This characterization is not meant to suggest a personal position on either the outlook or work of the CECC, or of its advisers. That characterization, however, does suggest that ideological blinders tend to tell us more about the U.S. (in this case) than it does about the Chinese. But if course the same is true of Chinese organs with a similar purpose aimed the the United States. It is with the object of helping to understanding American construction of China, rather than of helping to understand Chinese constructions of themselves (however "flawed" either exercise may be in and of itself and to itself), that this is offered.
Given the focus of CECC it comes as no surprise that CECC would provide the American people, and as their representative, the Chinese government, with reflections on the events of June 1989 centered on Tiananmen in Beijing. To that end, CECC has just published its 2016 Bipartisan Congressional Letter To Chinese President Xi Jinping Marks 27th Anniversary of Tiananmen Protests & Massacre. It provides an excellent reflection of the analytical framework from out of which the US tends to consider Chinese political structures and the direction of their "reform," as well as the underlying political principles through which such analysis and objectives are applied.
Bipartisan Congressional Letter To Chinese President Xi Jinping Marks 27th Anniversary of Tiananmen Protests & Massacre;CECC Commissioners Say Transparency About 1989 Events Will “Reap Benefits” For China’s Global Image & U.S.-China Relations(Washington DC)—On the eve of the 27th anniversary of the Tiananmen protests and their violent suppression, a bipartisan group of lawmakers from the Congressional-Executive Commission on China (CECC) urged the Chinese President to lift restrictions on public discussion of Tiananmen, end reprisals against former student leaders and those seeking information about missing family members, and release individuals detained for commemorating the June 4 anniversary. The letter was signed by CECC Chairman, Representative Chris Smith, CECC Cochair, Senator Marco Rubio, and CECC Commissioners Senator Tom Cotton, Senator Ben Sasse, Representative Timothy Walz, Representative Randy Hultgren and Representative Marcy Kaptur.
The CECC was created by Congress in October 2000 to monitor human rights and the development of the rule of law in China, and to submit an annual report to the President and the Congress. Members of the Commission include Representatives and Senators from both parties, along with senior officials in the Executive Branch, representing the Department of State, the Department of Labor, and the Department of Commerce.
The full text of the letter is included below:June 2, 2016
His Excellency Xi Jinping
President of the People’s Republic of China
Dear President Xi:
We write as members of the bipartisan U.S. Congressional-Executive Commission on China (CECC) on the 27th anniversary of the violent suppression of nationwide protests that started in and around Beijing’s Tiananmen Square. These events and the ongoing prohibition of public and online discussion of what transpired on June 4, 1989 have done more to negatively shape global perceptions of the Chinese government than almost anything else in your country’s recent history.
It has been reported that the last known prisoner, Miao Deshun, sentenced for participating in the Tiananmen protests will be released later this year after having spent more than half of his life behind bars. This event offers your government an opportunity to open public space for discussion and commemoration of the tragic and historic events of 1989.

Written task:
Quote the text on the CECC's Tiananmen letter word for word, starting at "This characterization is" and stopping after "this is offered.". The data that comes next has no connection to the text on the CECC's Tiananmen letter.

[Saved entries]
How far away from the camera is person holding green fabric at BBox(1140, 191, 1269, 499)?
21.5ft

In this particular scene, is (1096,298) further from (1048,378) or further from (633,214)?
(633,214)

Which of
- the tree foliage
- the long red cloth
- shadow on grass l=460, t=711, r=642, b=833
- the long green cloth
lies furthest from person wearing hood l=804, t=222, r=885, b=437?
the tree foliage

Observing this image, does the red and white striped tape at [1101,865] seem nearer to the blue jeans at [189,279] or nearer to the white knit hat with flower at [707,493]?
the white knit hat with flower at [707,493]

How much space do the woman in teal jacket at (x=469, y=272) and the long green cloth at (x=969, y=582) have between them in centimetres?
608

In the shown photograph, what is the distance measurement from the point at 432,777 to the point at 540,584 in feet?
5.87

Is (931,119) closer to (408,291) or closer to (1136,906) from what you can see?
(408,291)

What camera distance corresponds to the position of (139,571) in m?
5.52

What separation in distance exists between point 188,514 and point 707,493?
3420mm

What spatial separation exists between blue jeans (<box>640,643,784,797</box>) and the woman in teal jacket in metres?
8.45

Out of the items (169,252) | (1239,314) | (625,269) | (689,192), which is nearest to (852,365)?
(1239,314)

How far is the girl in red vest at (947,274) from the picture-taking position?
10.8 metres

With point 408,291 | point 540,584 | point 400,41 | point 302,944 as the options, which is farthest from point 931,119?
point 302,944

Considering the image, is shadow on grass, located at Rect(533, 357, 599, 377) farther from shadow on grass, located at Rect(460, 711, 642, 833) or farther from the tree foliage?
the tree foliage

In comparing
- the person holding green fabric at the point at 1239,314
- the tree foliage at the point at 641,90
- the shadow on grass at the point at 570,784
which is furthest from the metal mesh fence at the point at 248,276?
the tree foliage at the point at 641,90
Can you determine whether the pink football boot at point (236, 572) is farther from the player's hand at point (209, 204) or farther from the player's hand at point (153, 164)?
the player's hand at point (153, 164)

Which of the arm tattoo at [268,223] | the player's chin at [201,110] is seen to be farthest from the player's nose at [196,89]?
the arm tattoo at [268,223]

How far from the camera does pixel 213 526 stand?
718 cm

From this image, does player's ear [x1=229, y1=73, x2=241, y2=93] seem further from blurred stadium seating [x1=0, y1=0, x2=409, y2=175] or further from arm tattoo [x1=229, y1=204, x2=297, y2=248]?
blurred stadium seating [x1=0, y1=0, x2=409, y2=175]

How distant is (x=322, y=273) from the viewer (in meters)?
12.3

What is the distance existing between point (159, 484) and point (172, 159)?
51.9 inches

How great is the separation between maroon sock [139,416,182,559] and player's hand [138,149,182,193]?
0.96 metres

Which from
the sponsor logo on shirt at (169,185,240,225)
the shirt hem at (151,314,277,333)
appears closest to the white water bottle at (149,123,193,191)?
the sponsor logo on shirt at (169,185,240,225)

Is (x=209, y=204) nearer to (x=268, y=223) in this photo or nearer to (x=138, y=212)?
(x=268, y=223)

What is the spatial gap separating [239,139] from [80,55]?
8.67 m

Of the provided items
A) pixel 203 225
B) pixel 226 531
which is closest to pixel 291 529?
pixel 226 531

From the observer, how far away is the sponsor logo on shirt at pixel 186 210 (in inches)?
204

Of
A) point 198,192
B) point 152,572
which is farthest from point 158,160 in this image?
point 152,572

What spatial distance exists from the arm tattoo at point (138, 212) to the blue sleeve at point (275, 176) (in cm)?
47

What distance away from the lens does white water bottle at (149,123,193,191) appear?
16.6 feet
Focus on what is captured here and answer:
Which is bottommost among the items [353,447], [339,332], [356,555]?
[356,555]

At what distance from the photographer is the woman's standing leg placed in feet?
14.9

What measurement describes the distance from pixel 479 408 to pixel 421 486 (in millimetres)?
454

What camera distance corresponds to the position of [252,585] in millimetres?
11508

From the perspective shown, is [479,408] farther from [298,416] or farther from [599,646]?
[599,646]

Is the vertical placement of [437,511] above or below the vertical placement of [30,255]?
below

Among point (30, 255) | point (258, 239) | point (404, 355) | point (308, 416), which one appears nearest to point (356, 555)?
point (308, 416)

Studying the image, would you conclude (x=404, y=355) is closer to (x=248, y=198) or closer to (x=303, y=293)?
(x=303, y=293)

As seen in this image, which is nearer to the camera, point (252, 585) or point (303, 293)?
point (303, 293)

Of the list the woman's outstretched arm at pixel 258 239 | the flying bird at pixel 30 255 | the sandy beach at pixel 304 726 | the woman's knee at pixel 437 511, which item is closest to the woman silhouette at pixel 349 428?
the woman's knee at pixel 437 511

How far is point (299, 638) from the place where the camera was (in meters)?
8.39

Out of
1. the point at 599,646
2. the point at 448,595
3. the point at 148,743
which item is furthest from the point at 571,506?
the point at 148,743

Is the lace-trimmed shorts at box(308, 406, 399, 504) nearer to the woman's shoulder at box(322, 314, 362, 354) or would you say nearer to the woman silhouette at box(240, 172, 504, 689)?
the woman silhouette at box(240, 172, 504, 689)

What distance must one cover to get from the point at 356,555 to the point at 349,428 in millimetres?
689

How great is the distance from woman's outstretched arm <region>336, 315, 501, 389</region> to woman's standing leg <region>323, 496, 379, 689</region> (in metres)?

Task solution:
This characterization is not meant to suggest a personal position on either the outlook or work of the CECC, or of its advisers. That characterization, however, does suggest that ideological blinders tend to tell us more about the U.S. (in this case) than it does about the Chinese. But if course the same is true of Chinese organs with a similar purpose aimed the the United States. It is with the object of helping to understanding American construction of China, rather than of helping to understand Chinese constructions of themselves (however "flawed" either exercise may be in and of itself and to itself), that this is offered.